No licence for the over 75s
The TV show 100 Year Old Drivers was a example of why everyone over the age of 75 should be forced to give up their driving licence.
In a nutshell, at that age your reflexes are a lot slower than when you were 21.
I am not ageist but it is obvious that younger drivers are much better. I have seen elderly motorists sitting on a cushion with the leather gloves and peaked cap uniform as they head to Sainsbury’s.
It’s not funny any more. In fact if some one does not do something soon a OAP will cause a serious accident.
Another point is the pensioners have a lot less regard for the drink drive laws.
Many of them think another whisky won’t hurt. It’s as if they are living on another planet.
Remove their licences now.
Mick “The Pen” Brown,
Walk to help a good cause
I am a Marie Curie Nurse and I am calling on your readers to take part in a 10k walk event at the stunning Gibside on September 5.
After finishing the walk, the evening will continue with music, picnics and fireworks to enjoy as the sun goes down.
With the school holidays upon us, this is a wonderful event to enjoy with family and friends, and will help raise vital money for Marie Curie.
Marie Curie Nurses, like me, provide care and support to local people living with a terminal illness in their own homes and in the Marie Curie Hospice. But our ageing population means more and more people are living with a terminal illness. So we need your help to do more.
It only costs £10 to register, and we ask that everyone who takes part aims to raise £100 for Marie Curie.

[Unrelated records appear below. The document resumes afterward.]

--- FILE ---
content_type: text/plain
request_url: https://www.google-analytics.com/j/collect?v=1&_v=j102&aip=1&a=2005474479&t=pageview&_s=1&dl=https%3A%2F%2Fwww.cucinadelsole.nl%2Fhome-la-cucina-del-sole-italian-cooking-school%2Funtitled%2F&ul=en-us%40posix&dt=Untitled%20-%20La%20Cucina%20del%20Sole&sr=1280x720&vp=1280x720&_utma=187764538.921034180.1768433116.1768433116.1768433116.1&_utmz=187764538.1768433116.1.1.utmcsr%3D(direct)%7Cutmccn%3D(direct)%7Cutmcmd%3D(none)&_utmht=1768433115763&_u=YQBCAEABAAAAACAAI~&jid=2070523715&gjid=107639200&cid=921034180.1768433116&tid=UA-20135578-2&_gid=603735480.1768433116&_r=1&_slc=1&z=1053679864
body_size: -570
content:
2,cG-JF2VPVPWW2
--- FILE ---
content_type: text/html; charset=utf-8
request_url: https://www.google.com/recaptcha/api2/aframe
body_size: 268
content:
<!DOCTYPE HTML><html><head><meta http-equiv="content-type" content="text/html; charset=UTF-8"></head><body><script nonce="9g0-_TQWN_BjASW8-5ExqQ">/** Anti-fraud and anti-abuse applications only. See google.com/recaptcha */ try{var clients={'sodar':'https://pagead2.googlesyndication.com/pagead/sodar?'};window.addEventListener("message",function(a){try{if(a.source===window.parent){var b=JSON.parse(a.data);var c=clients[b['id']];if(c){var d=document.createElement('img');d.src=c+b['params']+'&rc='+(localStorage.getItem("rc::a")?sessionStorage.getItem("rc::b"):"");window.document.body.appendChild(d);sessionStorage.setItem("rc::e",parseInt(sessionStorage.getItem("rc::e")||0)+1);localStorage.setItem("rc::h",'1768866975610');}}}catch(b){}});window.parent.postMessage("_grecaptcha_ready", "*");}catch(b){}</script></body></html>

I hope the people of Wearside will sign up today and support Marie Curie. To register for your local walk at Gibside please visit www.mariecurie.org.uk/walktoremember or for more information, call 0845 052 4184.
Marie Curie Nurse.
Men in the kitchen?!
It’s bad enough having all these cookery programs on the telly, but it’s led to every bloke in the pub thinking he’s a chef.
Once upon a time all the talk was about who is the best footballer ever. Now Gordon Ramsey knocks-up a shepherd’s pie on telly and
these blokes in the pub can’t stop going on about it.
It’s not like he’s cured cancer, he’s just knocked up a bit of dinner. When I go in the pub for a pint, I don’t want tall Paul the barman rambling on about what he did with Rosemary in his kitchen. By the way, Rosemary ain’t the barmaid.